Mr. Barr and Mr. Durham decided that the tip was too serious and credible to ignore. But rather than assign it to another prosecutor, Mr. Barr had Mr. Durham investigate the matter himself — giving him criminal prosecution powers for the first time — even though the possible wrongdoing by Mr. Trump did not fall squarely within Mr. Durham’s assignment to scrutinize the origins of the Russia inquiry, the people said.
Mr. Durham never filed charges, and it remains unclear what level of an investigation it was, what steps he took, what he learned and whether anyone at the White House ever found out. The extraordinary fact that Mr. Durham opened a criminal investigation that included scrutinizing Mr. Trump has remained secret.
By regulation, there should be some investigative result from this investigation in Durham’s report. It’s not in there.
2. All mention of the conspiracy theories Durham and Barr chased in Europe. The first year or so of the Durham investigation, Bill and John spend traipsing around the world chasing the conspiracy theories George Papadopoulos had floated in a 2018 House Oversight appearance. Barr has confessed they found nothing. But Durham doesn’t do that — or even mention the conspiracy theories — in his report. That’s important for a number of reasons: because Durham asserts that Congress should have no say in criminal investigations even though they dictated the initial direction of his own, because (as I’ll show) Durham badly whitewashes everything having to do with Papadopoulos, and because Durham also doesn’t mention the investigative steps he failed to take while running off to Italy to get Joseph Mifsud’s blackberries.

• TASKS FOR THIS EXERCISE:
1 - Please copy a passage of the Durham investigation excerpt word for word. Begin at the words "Mr. Barr and" and stop after "not in there.".
2 - List every person the Durham investigation excerpt refers to with the title "Mr."

• DATASET CONTENT:
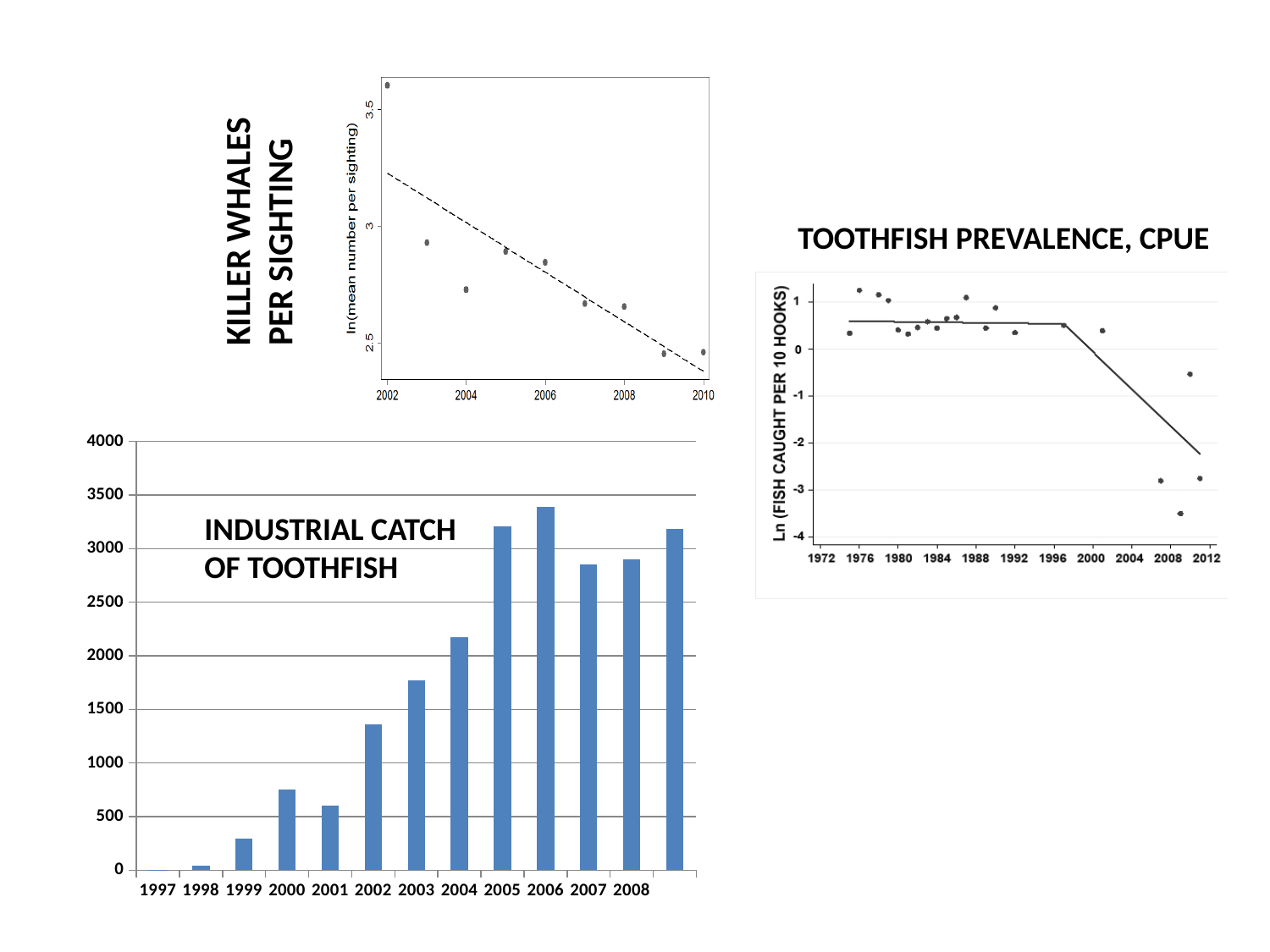
In the Industrial Catch of Toothfish chart, is the value for 2006 greater or less than 3000? greater In the Industrial Catch of Toothfish chart, do the values generally rise or fall from 1997 to 2006? rise In the Industrial Catch of Toothfish chart, which is larger, the bar for 2005 or the bar for 2007? 2005 In the Industrial Catch of Toothfish chart, which labelled year has the lowest bar? 1997 In the Industrial Catch of Toothfish chart, is the value for 2007 greater or less than 3000? less In the Industrial Catch of Toothfish chart, which labelled year has the highest bar? 2006 What is the y-axis label of the Toothfish Prevalence, CPUE chart? Ln (FISH CAUGHT PER 10 HOOKS) In the Industrial Catch of Toothfish chart, is the value for 1999 greater or less than 500? less What kind of chart is the Industrial Catch of Toothfish chart? bar chart In the Killer Whales Per Sighting chart, do the values generally rise or fall from 2002 to 2010? fall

• EXERCISE SOLUTIONS:
1 -
Mr. Barr and Mr. Durham decided that the tip was too serious and credible to ignore. But rather than assign it to another prosecutor, Mr. Barr had Mr. Durham investigate the matter himself — giving him criminal prosecution powers for the first time — even though the possible wrongdoing by Mr. Trump did not fall squarely within Mr. Durham’s assignment to scrutinize the origins of the Russia inquiry, the people said.
Mr. Durham never filed charges, and it remains unclear what level of an investigation it was, what steps he took, what he learned and whether anyone at the White House ever found out. The extraordinary fact that Mr. Durham opened a criminal investigation that included scrutinizing Mr. Trump has remained secret.
By regulation, there should be some investigative result from this investigation in Durham’s report. It’s not in there.

2 - Mr. Barr, Mr. Durham, Mr. Trump